Dan was ik bij het wetsvoorstel Seksuele misdrijven. Ik heb daar verschillende vragen
over gekregen, maar eigenlijk kwamen ze allemaal neer op: waarom wordt het niet sneller
geïmplementeerd? Zoals gezegd is het wetsvoorstel Seksuele misdrijven een enorm grote
stap in het verbeteren van de bescherming van slachtoffers van seksueel geweld. Het
bieden van die bescherming is denk ik een van de belangrijkste opgaven die wij hier
met elkaar hebben. Als u aan mij zou vragen wanneer die wet in werking moet treden,
dan zeg ik: liever vandaag dan morgen. Er is geen enkele reden om te denken: hier
kunnen we wel rustig aan mee doen, er zijn andere prioriteiten.

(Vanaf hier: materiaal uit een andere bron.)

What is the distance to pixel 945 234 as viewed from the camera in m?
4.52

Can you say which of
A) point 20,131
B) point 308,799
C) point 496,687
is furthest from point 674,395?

Alles op alles, volledig
mee eens. Zoals gezegd moet ik vanuit mijn rol als Minister van Justitie en Veiligheid
ook andere belangen in de gaten houden. Dat heeft er ook mee te maken dat op het moment
dat de wet klaar is, die weer bij ons komt. Die ligt nu bij de Raad van State. Het
zal niet aan ons liggen; laat ik het zo zeggen. We zullen tempo blijven houden. Het
is ook ontzettend belangrijk dat alle partijen in het veld die er vervolgens mee aan
de slag moeten, dat goed kunnen doen. Het gaat namelijk om een nogal forse uitbreiding.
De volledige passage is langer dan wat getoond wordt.